—Sí.

La habitación vuelve a quedar en un silencio ensordecer, pesado. Un silencios de esos que se te pegan al cuerpo como una segunda piel y se cuelan en tus huesos con sigilo. Suelto un suspiro, y me dejo caer en una de las sillas frente a él, a juego con el resto del mobiliario. Miro mis uñas, como si hubiera la posibilidad de que cambiase algo en ellas después del escaso lapso de tiempo de un par de minutos.

Siempre he tenido una especie de fijación por las manos. Así en general. Independientemente de si eran hombres o mujeres mi mirada tarde o temprano se posaban en estas. Siempre consideré que estas pueden aportar mucha información, y por no hablar si están tatuadas o cuentan con algún complemento como anillos. También debo admitir que si un hombre es de mi interés, me fijaré en estas con mayor rapidez, incluso mi decisión de si acostarme con él o no, podría depender de estas. Sin ir más lejos las del azabache no estaban, nada, pero nada mal. 

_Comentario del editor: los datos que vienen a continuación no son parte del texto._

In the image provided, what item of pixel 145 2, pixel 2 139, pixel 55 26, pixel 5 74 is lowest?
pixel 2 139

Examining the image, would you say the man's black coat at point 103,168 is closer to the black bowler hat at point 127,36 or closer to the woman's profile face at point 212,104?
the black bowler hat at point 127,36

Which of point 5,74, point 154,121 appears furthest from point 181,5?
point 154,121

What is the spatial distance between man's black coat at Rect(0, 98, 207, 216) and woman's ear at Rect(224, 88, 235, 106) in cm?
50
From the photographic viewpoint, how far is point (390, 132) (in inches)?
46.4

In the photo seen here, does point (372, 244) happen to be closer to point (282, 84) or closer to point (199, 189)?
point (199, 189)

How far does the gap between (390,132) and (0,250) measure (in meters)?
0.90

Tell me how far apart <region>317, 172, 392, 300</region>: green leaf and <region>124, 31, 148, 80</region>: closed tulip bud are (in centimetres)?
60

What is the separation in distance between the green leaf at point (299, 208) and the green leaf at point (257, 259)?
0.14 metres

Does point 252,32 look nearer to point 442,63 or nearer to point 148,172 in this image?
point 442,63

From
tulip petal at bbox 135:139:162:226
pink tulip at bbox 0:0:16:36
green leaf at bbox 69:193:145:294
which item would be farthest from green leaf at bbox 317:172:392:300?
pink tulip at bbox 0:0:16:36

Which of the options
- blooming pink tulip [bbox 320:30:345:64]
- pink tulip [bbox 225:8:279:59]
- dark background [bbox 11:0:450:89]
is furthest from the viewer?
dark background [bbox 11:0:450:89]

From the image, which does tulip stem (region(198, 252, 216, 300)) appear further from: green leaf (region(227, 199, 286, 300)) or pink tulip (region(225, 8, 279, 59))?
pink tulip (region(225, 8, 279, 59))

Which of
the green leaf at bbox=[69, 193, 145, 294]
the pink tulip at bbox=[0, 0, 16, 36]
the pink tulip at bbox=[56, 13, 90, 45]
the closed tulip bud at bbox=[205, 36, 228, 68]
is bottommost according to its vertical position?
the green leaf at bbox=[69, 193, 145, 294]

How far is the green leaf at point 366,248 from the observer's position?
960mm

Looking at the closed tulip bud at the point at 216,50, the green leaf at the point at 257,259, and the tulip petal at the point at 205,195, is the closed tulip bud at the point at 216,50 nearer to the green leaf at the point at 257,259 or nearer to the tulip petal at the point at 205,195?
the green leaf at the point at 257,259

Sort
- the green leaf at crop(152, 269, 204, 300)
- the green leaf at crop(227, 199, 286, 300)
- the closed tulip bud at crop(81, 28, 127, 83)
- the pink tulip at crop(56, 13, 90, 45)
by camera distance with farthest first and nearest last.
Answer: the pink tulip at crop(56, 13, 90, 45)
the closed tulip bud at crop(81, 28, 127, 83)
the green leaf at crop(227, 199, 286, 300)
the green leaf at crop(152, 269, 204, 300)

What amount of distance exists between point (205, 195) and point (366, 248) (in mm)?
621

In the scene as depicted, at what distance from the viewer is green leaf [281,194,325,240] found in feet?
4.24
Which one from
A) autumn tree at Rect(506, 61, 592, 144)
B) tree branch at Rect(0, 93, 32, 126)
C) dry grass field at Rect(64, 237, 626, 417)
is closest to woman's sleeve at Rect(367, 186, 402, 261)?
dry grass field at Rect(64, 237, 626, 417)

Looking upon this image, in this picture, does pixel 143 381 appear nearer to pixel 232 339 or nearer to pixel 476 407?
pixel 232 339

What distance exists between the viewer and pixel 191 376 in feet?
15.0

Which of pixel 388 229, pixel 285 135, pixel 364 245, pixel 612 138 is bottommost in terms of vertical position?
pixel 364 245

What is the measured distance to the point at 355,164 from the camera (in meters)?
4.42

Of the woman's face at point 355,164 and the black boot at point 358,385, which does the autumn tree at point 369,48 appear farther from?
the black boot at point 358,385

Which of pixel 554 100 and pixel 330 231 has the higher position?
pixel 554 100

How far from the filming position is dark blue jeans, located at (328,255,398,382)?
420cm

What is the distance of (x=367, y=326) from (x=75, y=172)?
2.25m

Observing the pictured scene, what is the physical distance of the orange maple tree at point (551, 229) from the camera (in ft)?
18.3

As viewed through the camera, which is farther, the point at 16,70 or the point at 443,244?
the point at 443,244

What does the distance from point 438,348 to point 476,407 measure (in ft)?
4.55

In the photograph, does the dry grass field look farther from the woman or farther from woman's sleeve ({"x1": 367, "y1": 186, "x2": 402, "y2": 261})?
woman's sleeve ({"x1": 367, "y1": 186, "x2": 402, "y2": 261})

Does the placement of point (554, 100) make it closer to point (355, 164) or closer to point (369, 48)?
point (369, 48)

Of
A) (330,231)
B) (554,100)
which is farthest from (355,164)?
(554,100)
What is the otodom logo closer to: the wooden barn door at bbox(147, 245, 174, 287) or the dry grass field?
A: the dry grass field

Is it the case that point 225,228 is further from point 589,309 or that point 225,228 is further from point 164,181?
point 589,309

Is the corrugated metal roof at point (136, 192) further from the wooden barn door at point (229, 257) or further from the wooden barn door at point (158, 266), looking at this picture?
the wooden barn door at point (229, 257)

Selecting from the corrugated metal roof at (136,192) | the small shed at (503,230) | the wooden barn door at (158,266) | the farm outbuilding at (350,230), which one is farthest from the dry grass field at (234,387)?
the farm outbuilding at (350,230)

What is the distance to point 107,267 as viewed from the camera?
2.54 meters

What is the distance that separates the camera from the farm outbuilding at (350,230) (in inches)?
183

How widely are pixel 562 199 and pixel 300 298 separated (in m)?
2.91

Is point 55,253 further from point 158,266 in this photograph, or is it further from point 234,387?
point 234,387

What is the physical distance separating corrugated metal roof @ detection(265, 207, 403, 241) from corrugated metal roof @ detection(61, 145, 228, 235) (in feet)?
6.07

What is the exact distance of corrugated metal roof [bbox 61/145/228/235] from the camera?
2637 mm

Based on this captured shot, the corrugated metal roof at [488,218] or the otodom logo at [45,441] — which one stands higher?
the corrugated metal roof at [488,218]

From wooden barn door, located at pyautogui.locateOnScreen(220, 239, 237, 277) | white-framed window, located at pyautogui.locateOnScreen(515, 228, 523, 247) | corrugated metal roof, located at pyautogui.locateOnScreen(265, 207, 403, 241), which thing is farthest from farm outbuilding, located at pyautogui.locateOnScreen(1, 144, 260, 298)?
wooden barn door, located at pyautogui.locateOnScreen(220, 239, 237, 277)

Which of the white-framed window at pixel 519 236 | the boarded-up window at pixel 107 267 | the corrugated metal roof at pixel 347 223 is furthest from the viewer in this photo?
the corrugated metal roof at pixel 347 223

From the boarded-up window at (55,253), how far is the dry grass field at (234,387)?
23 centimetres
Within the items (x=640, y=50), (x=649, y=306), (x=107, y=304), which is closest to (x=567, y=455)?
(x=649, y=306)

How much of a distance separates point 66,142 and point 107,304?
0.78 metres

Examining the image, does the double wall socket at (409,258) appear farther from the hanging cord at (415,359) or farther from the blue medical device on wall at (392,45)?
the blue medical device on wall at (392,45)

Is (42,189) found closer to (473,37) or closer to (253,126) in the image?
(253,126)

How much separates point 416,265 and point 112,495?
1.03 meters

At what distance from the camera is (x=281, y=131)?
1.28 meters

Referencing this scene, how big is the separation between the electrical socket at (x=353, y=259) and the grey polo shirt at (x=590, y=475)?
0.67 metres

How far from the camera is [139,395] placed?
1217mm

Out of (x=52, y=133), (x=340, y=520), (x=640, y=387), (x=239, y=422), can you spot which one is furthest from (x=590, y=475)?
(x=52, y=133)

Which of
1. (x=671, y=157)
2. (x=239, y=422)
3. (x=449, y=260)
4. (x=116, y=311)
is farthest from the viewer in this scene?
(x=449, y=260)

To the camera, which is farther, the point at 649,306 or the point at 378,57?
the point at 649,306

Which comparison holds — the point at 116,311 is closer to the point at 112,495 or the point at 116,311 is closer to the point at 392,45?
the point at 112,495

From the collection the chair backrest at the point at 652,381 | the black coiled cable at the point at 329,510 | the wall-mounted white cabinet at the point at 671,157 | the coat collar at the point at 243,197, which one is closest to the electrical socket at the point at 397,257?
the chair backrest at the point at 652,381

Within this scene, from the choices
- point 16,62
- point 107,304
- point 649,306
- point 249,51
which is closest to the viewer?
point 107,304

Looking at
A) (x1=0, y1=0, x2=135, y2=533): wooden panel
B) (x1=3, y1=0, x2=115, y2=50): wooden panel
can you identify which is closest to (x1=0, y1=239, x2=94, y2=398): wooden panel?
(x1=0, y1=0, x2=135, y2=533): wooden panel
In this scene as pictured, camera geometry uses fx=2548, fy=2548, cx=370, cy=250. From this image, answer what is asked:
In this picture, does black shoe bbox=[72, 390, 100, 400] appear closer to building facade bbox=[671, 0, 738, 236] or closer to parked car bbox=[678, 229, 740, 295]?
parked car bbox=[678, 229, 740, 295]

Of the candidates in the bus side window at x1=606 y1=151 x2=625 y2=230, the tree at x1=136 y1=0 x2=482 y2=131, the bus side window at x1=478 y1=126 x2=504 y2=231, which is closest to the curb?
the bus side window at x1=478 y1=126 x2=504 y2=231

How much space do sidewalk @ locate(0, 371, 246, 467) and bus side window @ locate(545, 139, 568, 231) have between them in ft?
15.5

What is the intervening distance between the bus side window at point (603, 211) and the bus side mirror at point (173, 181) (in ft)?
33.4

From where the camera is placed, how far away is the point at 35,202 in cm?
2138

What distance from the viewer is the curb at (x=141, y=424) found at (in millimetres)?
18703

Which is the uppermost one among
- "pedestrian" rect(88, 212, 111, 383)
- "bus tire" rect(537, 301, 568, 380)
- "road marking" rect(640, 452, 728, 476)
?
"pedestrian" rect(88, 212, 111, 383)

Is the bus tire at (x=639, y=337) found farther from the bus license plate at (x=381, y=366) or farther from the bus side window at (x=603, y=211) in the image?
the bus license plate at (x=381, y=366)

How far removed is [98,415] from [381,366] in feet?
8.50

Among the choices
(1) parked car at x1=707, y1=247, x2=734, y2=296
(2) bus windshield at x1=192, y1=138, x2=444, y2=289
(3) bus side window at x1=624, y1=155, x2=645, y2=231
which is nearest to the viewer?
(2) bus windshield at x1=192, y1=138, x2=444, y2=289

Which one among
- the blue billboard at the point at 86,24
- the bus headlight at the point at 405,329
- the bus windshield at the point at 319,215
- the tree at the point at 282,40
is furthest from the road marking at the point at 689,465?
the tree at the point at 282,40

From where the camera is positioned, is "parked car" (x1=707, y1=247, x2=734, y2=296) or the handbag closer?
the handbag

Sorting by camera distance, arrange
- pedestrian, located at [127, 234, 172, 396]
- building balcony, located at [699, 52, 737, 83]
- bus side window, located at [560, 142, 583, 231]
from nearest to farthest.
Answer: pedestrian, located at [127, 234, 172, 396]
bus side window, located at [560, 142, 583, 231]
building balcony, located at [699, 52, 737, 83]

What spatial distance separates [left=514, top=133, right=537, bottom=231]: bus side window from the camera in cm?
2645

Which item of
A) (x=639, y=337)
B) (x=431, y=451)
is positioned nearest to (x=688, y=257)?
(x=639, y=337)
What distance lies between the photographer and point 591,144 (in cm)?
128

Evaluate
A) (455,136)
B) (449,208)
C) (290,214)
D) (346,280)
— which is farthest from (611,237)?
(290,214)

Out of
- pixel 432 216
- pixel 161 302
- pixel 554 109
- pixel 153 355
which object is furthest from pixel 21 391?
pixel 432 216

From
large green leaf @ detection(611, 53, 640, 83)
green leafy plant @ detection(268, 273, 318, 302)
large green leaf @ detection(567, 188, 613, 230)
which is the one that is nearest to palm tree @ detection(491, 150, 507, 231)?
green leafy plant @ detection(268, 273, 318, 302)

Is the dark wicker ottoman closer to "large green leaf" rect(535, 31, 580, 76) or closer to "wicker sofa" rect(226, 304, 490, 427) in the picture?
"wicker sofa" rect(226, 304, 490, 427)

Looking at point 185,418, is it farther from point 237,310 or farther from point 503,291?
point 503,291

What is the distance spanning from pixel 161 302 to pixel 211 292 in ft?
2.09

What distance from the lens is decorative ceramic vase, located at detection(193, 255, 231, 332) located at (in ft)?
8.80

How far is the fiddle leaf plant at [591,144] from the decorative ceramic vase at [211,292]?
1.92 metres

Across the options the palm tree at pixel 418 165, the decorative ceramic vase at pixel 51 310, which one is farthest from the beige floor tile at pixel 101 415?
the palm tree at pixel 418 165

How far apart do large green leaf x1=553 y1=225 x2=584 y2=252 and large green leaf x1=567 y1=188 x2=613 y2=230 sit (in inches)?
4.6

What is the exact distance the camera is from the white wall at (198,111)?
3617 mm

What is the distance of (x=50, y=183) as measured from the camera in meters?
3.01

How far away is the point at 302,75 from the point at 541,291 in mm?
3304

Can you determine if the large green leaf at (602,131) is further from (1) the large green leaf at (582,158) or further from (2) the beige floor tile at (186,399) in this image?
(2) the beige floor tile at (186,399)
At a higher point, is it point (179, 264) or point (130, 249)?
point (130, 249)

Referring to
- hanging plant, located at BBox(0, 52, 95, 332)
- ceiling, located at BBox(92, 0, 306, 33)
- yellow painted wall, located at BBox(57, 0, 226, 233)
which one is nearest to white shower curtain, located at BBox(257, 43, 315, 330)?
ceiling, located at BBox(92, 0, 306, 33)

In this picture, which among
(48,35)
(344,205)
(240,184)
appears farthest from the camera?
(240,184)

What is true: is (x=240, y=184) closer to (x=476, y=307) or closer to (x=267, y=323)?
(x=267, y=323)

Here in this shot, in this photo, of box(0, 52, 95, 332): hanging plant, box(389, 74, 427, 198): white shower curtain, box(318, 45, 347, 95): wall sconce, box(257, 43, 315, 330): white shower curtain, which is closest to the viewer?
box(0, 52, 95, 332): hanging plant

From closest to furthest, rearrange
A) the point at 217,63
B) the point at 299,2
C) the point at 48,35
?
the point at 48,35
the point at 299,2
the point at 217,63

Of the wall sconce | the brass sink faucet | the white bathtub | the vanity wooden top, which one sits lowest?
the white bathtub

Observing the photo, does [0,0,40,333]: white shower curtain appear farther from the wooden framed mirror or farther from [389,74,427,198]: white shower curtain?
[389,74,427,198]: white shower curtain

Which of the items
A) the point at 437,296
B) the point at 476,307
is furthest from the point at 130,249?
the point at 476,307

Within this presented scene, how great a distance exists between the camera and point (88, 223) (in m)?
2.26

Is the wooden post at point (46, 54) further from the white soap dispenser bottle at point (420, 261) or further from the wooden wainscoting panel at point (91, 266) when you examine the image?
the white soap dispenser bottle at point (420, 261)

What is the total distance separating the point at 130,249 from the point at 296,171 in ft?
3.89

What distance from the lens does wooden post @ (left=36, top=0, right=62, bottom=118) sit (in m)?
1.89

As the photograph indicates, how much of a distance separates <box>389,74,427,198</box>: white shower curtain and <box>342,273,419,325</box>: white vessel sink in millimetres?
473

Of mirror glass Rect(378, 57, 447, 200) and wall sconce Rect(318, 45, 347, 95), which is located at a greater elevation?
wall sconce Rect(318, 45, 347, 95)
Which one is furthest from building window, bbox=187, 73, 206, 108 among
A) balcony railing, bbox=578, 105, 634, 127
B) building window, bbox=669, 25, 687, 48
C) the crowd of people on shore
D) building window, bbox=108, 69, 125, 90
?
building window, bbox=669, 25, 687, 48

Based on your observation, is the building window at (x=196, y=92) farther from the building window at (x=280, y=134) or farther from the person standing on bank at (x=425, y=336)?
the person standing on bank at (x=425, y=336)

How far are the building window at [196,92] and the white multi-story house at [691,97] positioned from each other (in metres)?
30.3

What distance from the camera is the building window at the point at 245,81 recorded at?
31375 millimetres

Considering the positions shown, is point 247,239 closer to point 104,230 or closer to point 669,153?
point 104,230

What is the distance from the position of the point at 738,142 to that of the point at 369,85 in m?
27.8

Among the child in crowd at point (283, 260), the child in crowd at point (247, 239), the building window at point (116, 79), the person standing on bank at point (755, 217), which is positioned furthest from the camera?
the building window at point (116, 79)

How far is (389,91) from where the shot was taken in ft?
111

Son grandes, con dedos largos pero no huesudos como suele suceder a veces. Tenía sus uñas recortadas y libres de suciedad. Sabía de primera mano que son ásperas, más sobre mi piel no se sintieron nada desagradables, incluso puedo decir que me agradó aquel contraste. Abarcaron casi todo el lateral de mi rostro. Con la punta de su dedo índice en la zona donde cuello y hombros se encuentran, y su pulgar enterrado entre los mechones junto mi sien. Su palma abarcaba toda mi mejilla y pómulos, y su toque había sido exigente. Había aplicado la fuerza suficiente como para no lastimarme, sin darme la opción de alejarme de él, y al mismo tiempo exigirme correspondencia sin llegar a obligarme. El frío de sus anillos contra mi cuerpo caliente me había erizado la piel. ¿Se los quitaría si me los fuera a meter...?

—Adelante.

Las puertas pesadas y talladas a mano se abrieron a mis espaldas. Me armé de la poca energía que me quedaba para ponerme de pie y recibir a mis padres como se debía. Al igual que Alexander, mi madre mantenía su compostura, aunque no podía decir lo mismo de mi padre.  Ambos nos parecíamos más de lo que a mi madre le había gustado, aunque logró reformarme y moldearme a su antojo con el paso de los años.

—Alexander querido, es bueno verte —le saluda mi madre tomando asiento en la silla junto a la que yo había permanecido sentada—. ¿Cómo llevan la vida marital?

—Relativamente bien —le respondió de manera escueta y educada, tomando asiento frente a ella al otro lado del escritorio en esa imponente silla que solo hacía resaltar su puesto autoritario.

Mi padre me abrazó de manera breve, besando mi cabeza bajo la mirada pesada de los dos restantes que esperaban a que nos acomodemos para sacar a la luz aquel tema que venía posponiendo desde que tengo uso de razón. Su mirada castaña como la mía me miro de arriba abajo, frunciendo el ceño ante las ojeras más suspiró tranquilo al ver que aquello era lo único que estaba fuera de lugar. 

—Ten paciencia, es la clave para aguantar cualquier matrimonio —le aconsejó su padre mientras hacía la silla restante hacia atrás y me indica con la mirada que tome asiento en su lugar. Yo no me quejo, por lo que acepto sin rechistar y me dejo caer sobre ella. 

—Mira quien lo dice —habla entre dientes, más no se molesta en bajar el tono de voz. Si hay algo que mi madre disfruta, es molestar a mi padre cada vez que puede.

—¿Insinúas algo, querida? 

Mi madre alza la mirada, observando la sonrisa ladeada de mi padre y la forma en la que alza su ceja al igual que yo. Ella sonríe de manera inocente más en su mirada se aprecia esa picardía que pone de cabeza a mi padre.

—Por su puesto que no.

—El motivo por el cuál os invitamos aquí no es para pedir consejos matrimoniales —alterno mi mirada entre ambos, aunque es obvio que aquel no era el motivo de su presencia—. Durante nuestra última misión, conocimos a Darek.